As I have gone on into my career I realized another benefit: in learning how to write effectively, one learns how to think critically. The questions I ask myself while writing — Does this make sense? Is this succinct? Is the explanation clear? — are just as important when considering the world around us.
The value of writing skills cannot be underestimated, and I am grateful to Hamilton for instilling that in its students throughout its history and continuing that education for generations to come.
— Rori Dawes ’00
I thought I was a good writer in high school before I got to Hamilton. Then Professor [John] O’Neill, who taught English 200, gave me a D on the first essay I ever wrote at Hamilton. I truly thought that I would fail out, but I eventually found my love for writing in creative writing classes, writing fiction or personal essays. I still enjoy writing fiction today (and even won Honorable Mention in the alumni writing contest a few years ago; having author/alum John Nichols commend me on my story was a great thrill).
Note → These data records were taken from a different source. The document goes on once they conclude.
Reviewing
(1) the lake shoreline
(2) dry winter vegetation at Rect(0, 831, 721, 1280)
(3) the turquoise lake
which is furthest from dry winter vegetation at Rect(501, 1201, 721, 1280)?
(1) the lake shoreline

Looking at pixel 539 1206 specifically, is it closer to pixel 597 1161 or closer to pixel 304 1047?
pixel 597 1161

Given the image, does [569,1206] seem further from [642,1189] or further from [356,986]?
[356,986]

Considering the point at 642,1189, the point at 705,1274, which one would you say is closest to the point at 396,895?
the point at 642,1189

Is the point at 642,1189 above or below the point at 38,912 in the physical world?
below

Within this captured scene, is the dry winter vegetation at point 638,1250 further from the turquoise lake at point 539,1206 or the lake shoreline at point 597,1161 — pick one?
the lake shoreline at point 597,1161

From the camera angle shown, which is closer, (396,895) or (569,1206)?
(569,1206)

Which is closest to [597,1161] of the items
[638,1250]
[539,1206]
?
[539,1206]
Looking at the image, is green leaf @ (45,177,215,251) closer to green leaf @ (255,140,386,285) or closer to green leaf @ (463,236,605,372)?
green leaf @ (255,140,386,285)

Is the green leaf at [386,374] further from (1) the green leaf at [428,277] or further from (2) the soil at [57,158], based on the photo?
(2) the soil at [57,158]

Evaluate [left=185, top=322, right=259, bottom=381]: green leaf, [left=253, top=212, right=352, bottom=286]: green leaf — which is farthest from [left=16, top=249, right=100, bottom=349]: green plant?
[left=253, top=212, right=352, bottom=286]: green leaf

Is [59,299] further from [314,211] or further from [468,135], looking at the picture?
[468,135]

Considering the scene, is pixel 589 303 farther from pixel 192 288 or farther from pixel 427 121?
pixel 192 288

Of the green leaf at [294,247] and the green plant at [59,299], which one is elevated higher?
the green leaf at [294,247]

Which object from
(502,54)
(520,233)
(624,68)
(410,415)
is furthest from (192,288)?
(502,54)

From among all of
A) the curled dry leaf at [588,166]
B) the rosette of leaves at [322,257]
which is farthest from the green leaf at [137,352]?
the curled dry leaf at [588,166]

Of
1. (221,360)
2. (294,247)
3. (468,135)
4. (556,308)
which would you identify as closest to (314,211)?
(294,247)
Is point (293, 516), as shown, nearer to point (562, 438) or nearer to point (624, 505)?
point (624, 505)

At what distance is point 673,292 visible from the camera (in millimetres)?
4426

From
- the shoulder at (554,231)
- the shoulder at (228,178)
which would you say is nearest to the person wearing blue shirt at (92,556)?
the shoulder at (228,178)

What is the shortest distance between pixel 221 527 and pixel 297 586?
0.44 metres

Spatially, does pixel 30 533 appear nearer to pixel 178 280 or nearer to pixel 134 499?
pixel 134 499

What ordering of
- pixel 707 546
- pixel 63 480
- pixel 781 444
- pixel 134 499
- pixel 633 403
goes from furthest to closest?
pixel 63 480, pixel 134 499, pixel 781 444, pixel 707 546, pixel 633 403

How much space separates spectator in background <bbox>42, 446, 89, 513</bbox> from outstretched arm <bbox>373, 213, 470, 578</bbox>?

I also find that the writing skills I developed at Hamilton have helped me in my career as an attorney. I learned how to craft arguments in a concise fashion without bowling over the reader with flowery language. Hamilton not only taught me how to write, but to love to write.
— Joseph Verga ’87
Four years at Hamilton College developed and honed my writing skills, and I have earned my living by writing ever since. I began by writing newsletter copy and press releases, went on to write promotional copy for professional conferences and seminars, and later wrote successful proposals for government contracts. In the meantime, I pursued fiction writing on the side, and I have recently published my first book, The Hammock: A novel based on the true story of French painter James Tissot. It has earned excellent reviews for the story line — and for the quality of the writing. I remain grateful for my Hamilton education.